24/01/2012

Financement des transports publics

76cf38274e.jpgUn pas en avant, deux pas en arrière. Le Conseil fédéral est en train de s'engager dans un cul-de-sac de la politique des transports: extension hésitante du réseau ferré, hausse des prix des billets, davantage d'argent pour la construction routière, achat de certificats d'émission de CO2 – autrement dit, tout sauf une politique futuriste. L'initiative «Pour les transports publics» de l'ATE et ses organisations partenaires est plus nécessaire que jamais.


La Suisse doit relever le défi de maîtriser des flux de trafic en constante augmentation, tout en ménageant l'environnement. En considération de la surcharge des trains aux heures de pointe et de l'augmentation croissante des émissions de CO2 dues au trafic motorisé, il serait judicieux de promouvoir résolument l'extension du réseau ferroviaire et des lignes de bus et de tram. Cependant, le Conseil fédéral peine à y parvenir, comme le montrent ses propositions de financement des transports.

S'il contient certes des éléments positifs, le projet de financement et d’aménagement de l’infrastructure ferroviaire (FAIF) n'en est pas moins lacunaire. Dans un premier temps, le Conseil fédéral entend investir 3,5 milliards de francs seulement dans l'extension du réseau ferré, au lieu des 6 milliards pourtant nécessaires. Les prochaines étapes d'extension n'ont pas encore été définies et l'échéance du programme de développement stratégique pour l’infrastructure ferroviaire (PRODES) a été repoussée de dix ans (2050). Simultanément, le Conseil fédéral envisage d'augmenter prochainement les tarifs ferroviaires. Il est pourtant urgent d'accroître les capacités des chemins de fer pour que l'augmentation des transports ne se matérialise pas sur la route, mais sur le rail.


Concession au lobby automobile

Les concessions que le Conseil fédéral accorde au lobby automobile aggravent encore la situation: le «quart NLFA» prélevé sur le financement spécial du trafic routier serait réaffecté à la construction routière dès 2030. Le lobby routier en profite pour exiger une nouvelle fois la construction d'une deuxième galerie au Gothard. Celle-ci ne manquerait pas de réduire fortement l'attractivité du nouveau tunnel ferroviaire et serait contraire aux dispositions de la Constitution sur la protection des Alpes.

En parallèle, le Conseil fédéral entend imposer une importante extension du réseau autoroutier.
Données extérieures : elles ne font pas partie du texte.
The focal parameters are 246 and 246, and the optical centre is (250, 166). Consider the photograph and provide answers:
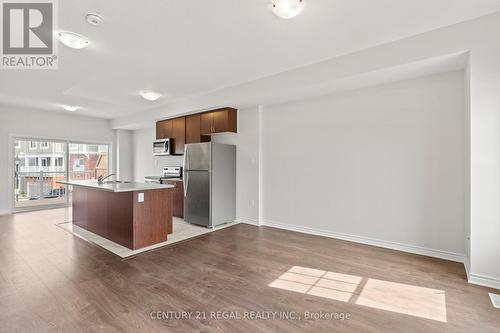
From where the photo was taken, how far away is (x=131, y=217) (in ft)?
11.5

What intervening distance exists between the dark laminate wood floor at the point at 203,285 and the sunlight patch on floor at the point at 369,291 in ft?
0.27

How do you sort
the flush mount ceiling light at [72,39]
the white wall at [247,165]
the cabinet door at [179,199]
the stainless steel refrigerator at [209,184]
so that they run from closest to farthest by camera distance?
the flush mount ceiling light at [72,39], the stainless steel refrigerator at [209,184], the white wall at [247,165], the cabinet door at [179,199]

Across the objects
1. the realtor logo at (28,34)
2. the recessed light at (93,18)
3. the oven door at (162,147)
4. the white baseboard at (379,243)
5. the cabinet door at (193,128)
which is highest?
the realtor logo at (28,34)

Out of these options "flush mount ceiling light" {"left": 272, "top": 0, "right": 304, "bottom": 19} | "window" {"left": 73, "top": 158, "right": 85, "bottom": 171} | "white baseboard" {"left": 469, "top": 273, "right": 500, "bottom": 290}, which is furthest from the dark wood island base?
"white baseboard" {"left": 469, "top": 273, "right": 500, "bottom": 290}

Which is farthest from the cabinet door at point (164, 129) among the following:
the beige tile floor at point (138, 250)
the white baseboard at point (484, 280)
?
the white baseboard at point (484, 280)

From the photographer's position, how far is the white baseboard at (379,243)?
10.3ft

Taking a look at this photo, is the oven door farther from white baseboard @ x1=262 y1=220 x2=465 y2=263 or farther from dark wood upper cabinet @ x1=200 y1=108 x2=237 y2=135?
white baseboard @ x1=262 y1=220 x2=465 y2=263

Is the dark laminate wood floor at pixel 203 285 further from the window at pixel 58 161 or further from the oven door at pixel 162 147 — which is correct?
the window at pixel 58 161

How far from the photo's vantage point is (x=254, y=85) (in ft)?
14.1

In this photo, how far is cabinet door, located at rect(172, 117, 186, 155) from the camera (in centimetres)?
580

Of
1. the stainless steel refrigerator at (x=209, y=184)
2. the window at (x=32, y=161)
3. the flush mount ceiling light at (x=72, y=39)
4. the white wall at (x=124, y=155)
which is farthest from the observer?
the white wall at (x=124, y=155)

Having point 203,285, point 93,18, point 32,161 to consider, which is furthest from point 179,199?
point 32,161

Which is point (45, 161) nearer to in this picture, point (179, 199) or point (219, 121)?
point (179, 199)

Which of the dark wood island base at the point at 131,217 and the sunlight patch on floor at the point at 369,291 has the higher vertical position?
the dark wood island base at the point at 131,217
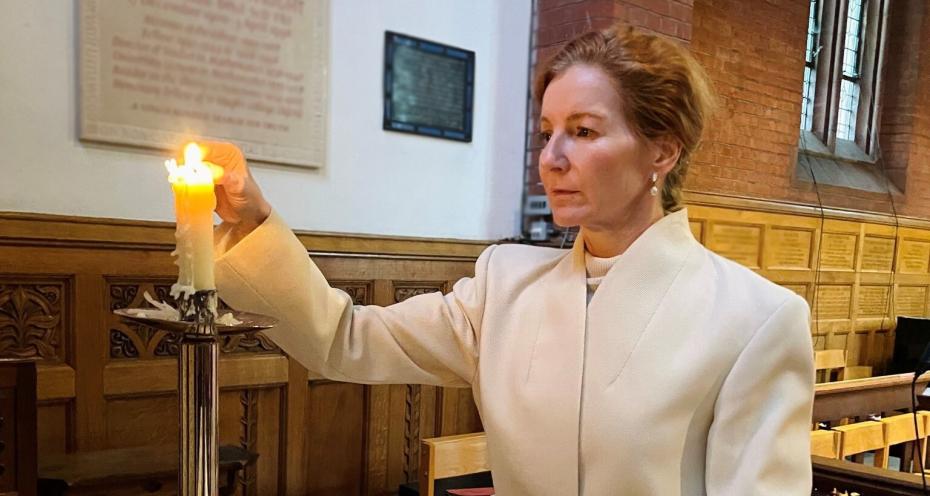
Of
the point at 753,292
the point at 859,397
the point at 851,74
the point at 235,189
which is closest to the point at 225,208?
the point at 235,189

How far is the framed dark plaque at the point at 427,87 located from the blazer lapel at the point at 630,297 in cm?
197

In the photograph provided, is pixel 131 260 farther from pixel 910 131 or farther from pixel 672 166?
pixel 910 131

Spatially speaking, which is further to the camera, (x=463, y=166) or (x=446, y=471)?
(x=463, y=166)

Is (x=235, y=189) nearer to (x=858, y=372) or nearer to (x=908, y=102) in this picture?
(x=858, y=372)

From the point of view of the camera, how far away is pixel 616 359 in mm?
996

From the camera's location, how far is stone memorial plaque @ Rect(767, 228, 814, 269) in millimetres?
4844

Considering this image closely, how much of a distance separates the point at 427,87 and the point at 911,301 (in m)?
5.47

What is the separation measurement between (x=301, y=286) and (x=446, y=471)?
1.26 m

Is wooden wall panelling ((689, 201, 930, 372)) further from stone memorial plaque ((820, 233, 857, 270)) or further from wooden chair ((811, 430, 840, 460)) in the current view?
wooden chair ((811, 430, 840, 460))

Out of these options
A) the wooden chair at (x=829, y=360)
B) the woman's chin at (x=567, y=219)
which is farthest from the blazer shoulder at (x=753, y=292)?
the wooden chair at (x=829, y=360)

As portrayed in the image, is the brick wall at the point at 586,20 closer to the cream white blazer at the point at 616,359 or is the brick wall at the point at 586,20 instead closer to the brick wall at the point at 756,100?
the brick wall at the point at 756,100

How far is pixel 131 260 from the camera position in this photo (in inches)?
90.1

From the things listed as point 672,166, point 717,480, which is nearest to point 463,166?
point 672,166

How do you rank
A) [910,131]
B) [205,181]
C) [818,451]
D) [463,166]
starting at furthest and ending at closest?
[910,131] → [463,166] → [818,451] → [205,181]
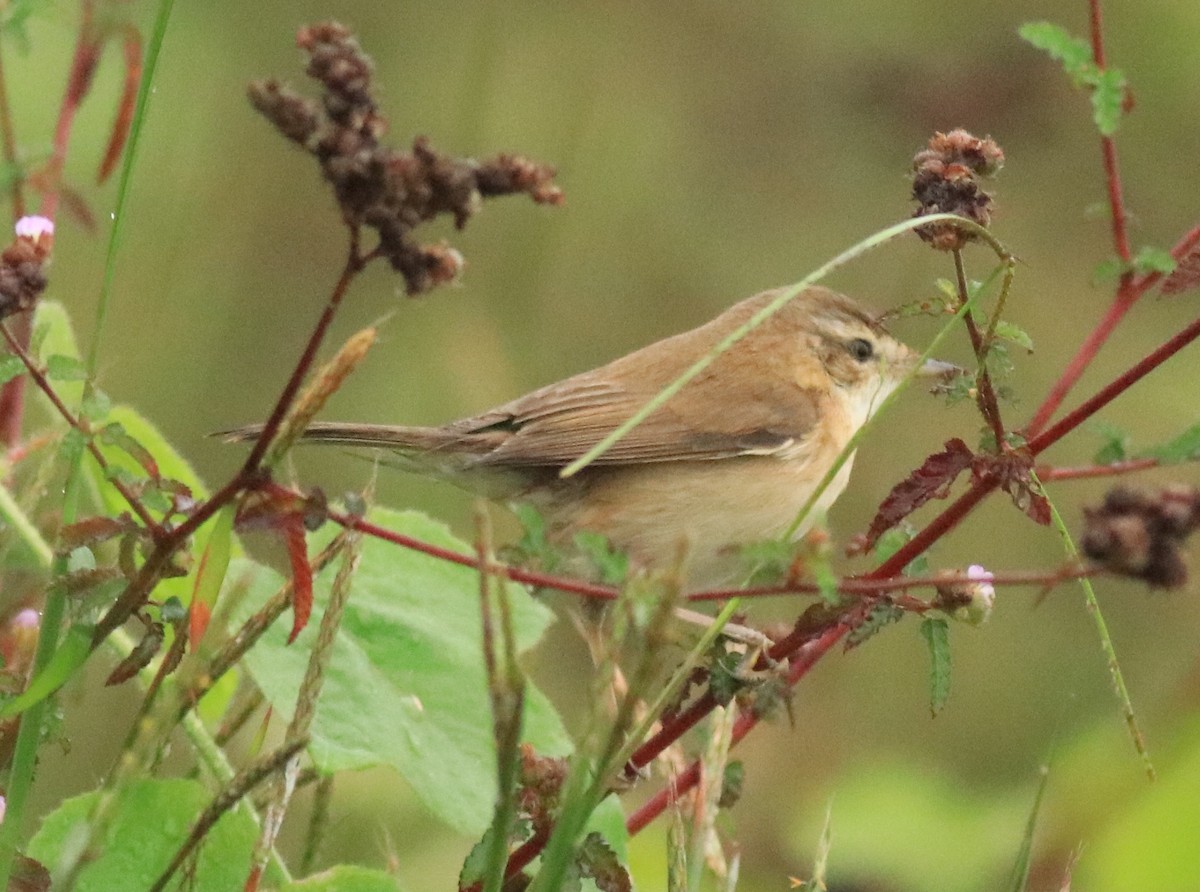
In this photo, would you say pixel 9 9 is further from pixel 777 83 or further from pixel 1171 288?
pixel 777 83

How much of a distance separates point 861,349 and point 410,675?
2.00 meters

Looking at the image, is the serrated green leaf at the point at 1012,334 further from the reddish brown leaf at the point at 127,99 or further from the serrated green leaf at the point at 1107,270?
the reddish brown leaf at the point at 127,99

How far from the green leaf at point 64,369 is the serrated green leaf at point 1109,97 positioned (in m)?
1.14

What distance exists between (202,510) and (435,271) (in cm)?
37

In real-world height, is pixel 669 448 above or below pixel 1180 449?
above

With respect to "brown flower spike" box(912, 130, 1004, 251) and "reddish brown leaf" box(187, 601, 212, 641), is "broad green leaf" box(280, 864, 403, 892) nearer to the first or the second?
"reddish brown leaf" box(187, 601, 212, 641)

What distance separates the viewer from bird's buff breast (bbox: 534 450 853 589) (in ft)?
11.9

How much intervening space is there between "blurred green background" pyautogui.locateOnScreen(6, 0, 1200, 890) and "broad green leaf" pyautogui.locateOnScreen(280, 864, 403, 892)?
85.2 inches

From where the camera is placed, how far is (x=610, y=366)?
3986mm

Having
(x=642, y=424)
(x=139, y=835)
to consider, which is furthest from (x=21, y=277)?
(x=642, y=424)

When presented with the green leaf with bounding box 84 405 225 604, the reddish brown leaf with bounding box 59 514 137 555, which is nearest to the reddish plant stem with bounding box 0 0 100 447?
the green leaf with bounding box 84 405 225 604

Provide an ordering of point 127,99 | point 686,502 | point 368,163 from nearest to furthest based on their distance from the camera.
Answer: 1. point 368,163
2. point 127,99
3. point 686,502

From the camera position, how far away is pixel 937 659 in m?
1.85

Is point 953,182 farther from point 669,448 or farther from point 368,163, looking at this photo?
point 669,448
Les conséquences sont prévisibles: les automobilistes ne manqueraient pas de faire usage de la nouvelle offre, faisant ainsi augmenter le trafic routier et les émissions de CO2. Le Conseil fédéral ne semble pas avoir compris le principe: «qui construit des routes, récolte le trafic».

Cette attitude est d'autant plus étonnante que l'Office fédéral de l'environnement a indiqué mardi que l'augmentation constante des émissions de CO2 du trafic routier était responsable de l'incapacité de la Suisse à atteindre les objectifs de Kyoto. Les émissions de CO2 de la Suisse ne pourront être réduites que si l'on renonce à étendre le réseau autoroutier et à encourager les transports routiers. L'achat d'onéreux certificats d'émission de CO2 par la Suisse ne résout en rien le problème.

L'initiative «Pour les transports publics» de l'ATE et ses organisations partenaires est plus nécessaire que jamais. Elle crée les conditions d'une urgente réorientation de la politique des transports.

11:09 | Lien permanent | Commentaires (3) | Tags : cff, transports, ferroviaire, hausse tarifs | |  Facebook | | |

Commentaires

Il faut d'abord déterminer le pourcentage de la population qui utilisent le transport ferroviaire, c'est vrai que c'est un transport plus rapide par rapport aux voitures mais, pour ce qui est de la Suisse, combien de personnes utilisent le train pour se déplacer?

Écrit par : faire part mariage | 07/02/2012

Vraiment bien fait ton article, j'attend d'en lire plus. Bonne continuation et à bientôt :)

Écrit par : mutuelle chats | 14/02/2012

Le transport ferroviaire, c'est le moins cher si je ne m'abuse. Plus rapide aussi, et en terme écologique, c'est le mieux que l'on puisse dire.